Whenever I hear this question posed, I wonder what good explanation we have for the 9/11 attacks, which took place before the Bush administration's supposedly reprehensible policies and rhetoric provoked a spike in anti-U.S. sentiment. 2001 began with Secretary of State Colin Powell trying to "engage" Syria's despot, Bashar Assad, over Iraq, and the young president played him for a fool. The Bush administration had taken a step back from stalemated Palestinian-Israeli negotiations, and generally preferred to ignore the Middle East. Neither Arabs nor Muslims could complain of undue suffering from this policy of benign neglect.
But the attacks came nonetheless -- not directed against specific U.S. policies or rhetoric, but directed against America as America. Al Qaeda's objective was merely to kill as many people as possible. It was left to others, particularly America's critics, to read what they wanted into the mass murders, while Al-Qaeda's leaders offered no explanation.

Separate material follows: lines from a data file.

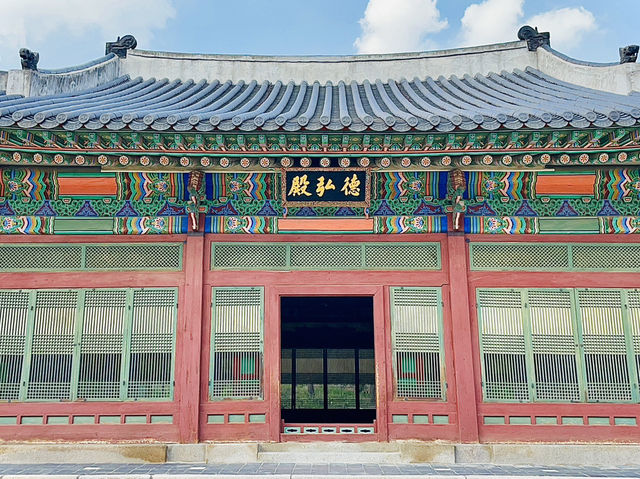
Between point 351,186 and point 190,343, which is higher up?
point 351,186

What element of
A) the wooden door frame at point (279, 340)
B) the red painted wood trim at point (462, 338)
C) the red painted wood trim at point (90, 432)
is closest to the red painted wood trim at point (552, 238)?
the red painted wood trim at point (462, 338)

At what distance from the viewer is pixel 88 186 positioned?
24.1ft

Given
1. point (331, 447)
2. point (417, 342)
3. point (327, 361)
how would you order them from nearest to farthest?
point (331, 447) < point (417, 342) < point (327, 361)

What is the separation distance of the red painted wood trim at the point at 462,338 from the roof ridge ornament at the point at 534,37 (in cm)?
633

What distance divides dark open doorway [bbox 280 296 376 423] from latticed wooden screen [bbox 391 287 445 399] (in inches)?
173

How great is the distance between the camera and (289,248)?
24.4ft

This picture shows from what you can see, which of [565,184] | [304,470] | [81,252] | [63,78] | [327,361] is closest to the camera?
[304,470]

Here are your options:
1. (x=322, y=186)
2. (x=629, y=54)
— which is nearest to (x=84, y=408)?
(x=322, y=186)

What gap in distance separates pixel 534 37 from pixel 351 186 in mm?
6977

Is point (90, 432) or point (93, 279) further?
point (93, 279)

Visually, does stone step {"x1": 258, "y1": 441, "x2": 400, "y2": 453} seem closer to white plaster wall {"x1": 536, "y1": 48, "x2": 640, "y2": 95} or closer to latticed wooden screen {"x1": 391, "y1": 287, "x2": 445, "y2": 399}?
latticed wooden screen {"x1": 391, "y1": 287, "x2": 445, "y2": 399}

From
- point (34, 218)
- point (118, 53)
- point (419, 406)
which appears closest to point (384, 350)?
point (419, 406)

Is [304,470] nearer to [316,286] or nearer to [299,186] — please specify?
[316,286]

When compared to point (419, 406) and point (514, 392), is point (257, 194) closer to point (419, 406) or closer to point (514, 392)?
point (419, 406)
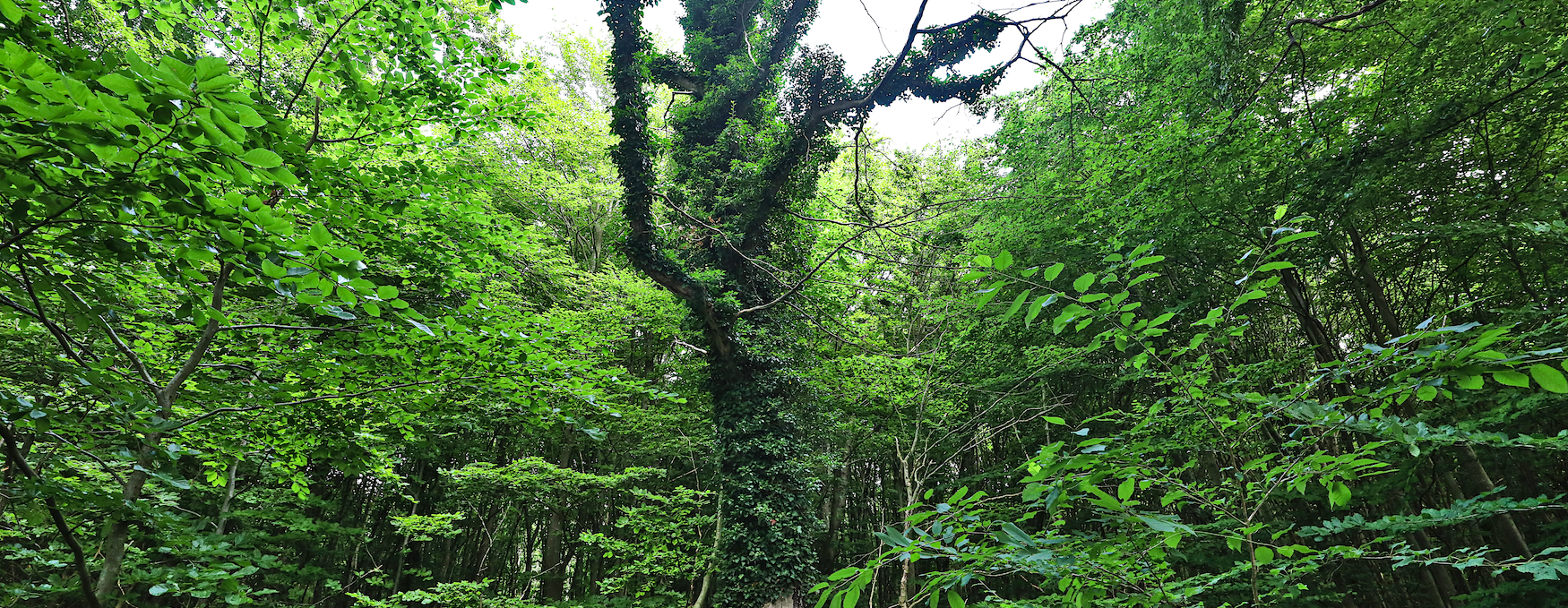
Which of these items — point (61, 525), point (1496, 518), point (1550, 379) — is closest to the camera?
point (1550, 379)

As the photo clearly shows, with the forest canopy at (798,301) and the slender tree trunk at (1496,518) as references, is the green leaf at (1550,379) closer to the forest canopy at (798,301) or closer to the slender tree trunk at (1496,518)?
the forest canopy at (798,301)

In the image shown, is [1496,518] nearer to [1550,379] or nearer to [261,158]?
[1550,379]

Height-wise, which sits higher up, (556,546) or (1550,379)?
(1550,379)

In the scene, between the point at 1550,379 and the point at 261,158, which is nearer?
the point at 1550,379

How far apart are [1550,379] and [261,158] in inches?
83.1

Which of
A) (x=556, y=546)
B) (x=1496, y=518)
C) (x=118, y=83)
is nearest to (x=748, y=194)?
(x=118, y=83)

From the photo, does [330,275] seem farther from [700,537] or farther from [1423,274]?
[1423,274]

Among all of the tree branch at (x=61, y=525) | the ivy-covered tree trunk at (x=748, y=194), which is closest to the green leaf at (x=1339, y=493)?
the tree branch at (x=61, y=525)

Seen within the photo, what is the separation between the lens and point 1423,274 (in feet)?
19.7

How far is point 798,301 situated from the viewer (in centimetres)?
755

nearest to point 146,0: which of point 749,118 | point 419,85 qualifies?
point 419,85

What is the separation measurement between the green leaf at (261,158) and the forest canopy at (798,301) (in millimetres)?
56

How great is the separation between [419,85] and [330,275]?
2.62 meters

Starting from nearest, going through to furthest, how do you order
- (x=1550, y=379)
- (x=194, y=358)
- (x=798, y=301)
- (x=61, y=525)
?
(x=1550, y=379), (x=61, y=525), (x=194, y=358), (x=798, y=301)
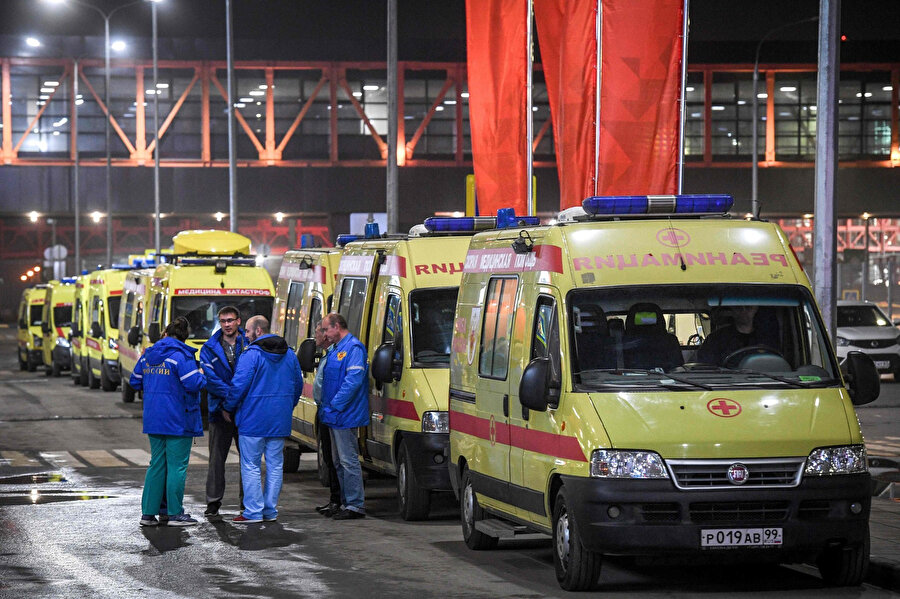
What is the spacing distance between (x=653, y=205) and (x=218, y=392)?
14.2 feet

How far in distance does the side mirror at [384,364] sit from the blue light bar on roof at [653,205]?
11.1 ft

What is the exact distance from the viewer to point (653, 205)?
11.0 metres

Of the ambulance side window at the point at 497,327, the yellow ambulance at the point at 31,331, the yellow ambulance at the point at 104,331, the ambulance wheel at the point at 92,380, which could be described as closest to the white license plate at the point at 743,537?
the ambulance side window at the point at 497,327

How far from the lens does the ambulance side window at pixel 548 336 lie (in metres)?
10.2

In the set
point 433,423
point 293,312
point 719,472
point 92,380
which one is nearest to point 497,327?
point 433,423

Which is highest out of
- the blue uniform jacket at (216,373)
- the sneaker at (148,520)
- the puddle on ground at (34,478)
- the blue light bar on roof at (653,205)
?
the blue light bar on roof at (653,205)

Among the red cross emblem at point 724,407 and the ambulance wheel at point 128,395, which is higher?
the red cross emblem at point 724,407

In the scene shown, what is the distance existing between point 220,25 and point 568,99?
47.8 metres

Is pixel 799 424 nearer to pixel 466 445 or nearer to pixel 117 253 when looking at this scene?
pixel 466 445

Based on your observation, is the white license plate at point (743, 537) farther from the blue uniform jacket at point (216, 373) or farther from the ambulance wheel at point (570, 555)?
the blue uniform jacket at point (216, 373)

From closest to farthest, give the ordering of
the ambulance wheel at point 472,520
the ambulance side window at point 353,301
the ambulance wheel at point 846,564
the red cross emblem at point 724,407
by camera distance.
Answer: the red cross emblem at point 724,407 → the ambulance wheel at point 846,564 → the ambulance wheel at point 472,520 → the ambulance side window at point 353,301

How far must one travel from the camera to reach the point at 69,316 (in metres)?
43.3

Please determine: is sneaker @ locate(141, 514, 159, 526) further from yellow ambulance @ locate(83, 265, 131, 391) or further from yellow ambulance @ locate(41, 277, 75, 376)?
yellow ambulance @ locate(41, 277, 75, 376)

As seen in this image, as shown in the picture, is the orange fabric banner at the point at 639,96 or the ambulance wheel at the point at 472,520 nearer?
the ambulance wheel at the point at 472,520
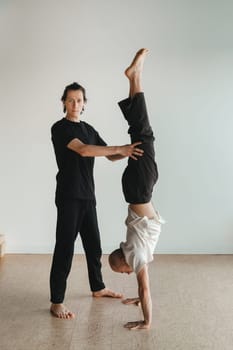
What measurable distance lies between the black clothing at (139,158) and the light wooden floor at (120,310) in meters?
0.82

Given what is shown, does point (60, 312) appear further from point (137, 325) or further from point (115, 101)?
point (115, 101)

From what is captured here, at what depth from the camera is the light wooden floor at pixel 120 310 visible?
115 inches

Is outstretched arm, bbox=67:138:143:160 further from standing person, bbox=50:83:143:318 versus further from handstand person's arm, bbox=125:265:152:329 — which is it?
handstand person's arm, bbox=125:265:152:329

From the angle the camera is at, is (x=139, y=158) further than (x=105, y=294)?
No

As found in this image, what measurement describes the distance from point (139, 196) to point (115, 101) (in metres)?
1.84

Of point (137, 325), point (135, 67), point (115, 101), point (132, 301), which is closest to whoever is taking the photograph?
point (135, 67)

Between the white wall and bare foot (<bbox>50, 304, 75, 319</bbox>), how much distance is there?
149 cm


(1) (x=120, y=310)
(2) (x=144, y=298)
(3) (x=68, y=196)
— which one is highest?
(3) (x=68, y=196)

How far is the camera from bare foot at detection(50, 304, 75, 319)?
3.28 metres

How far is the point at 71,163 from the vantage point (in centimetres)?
334

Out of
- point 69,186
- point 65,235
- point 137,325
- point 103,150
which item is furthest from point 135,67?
point 137,325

America's primary goal in the Middle East and Muslim world should not be to reduce hostility, since in many cases it won't work; nor should it be to allow foolish policies to unnecessarily increase hostility either. What the U.S. must do is show more competence in its dealings with the region, more foresight in determining how its actions might be interpreted, more understanding of the cultural and political complexities required to mount a successful campaign in our lands. The ongoing headache in Iraq shows what happens when these qualities are lacking.
Americans often seem blind in the Middle East, undermining their laudable ambitions, and the reason is that there aren't enough practical experts to shape and implement policy, while those experts that do exist, many of them in universities, often refuse to collaborate with a government whose behavior they have routinely denounced. Indeed, if there has been a flagrant problem since 9/11, it's that much of Middle Eastern academia in the U.S. has marginalized itself on policy issues, particularly on Iraq, so that a profession that should have grown after 9/11 has been rendered trivial by ideological disputation.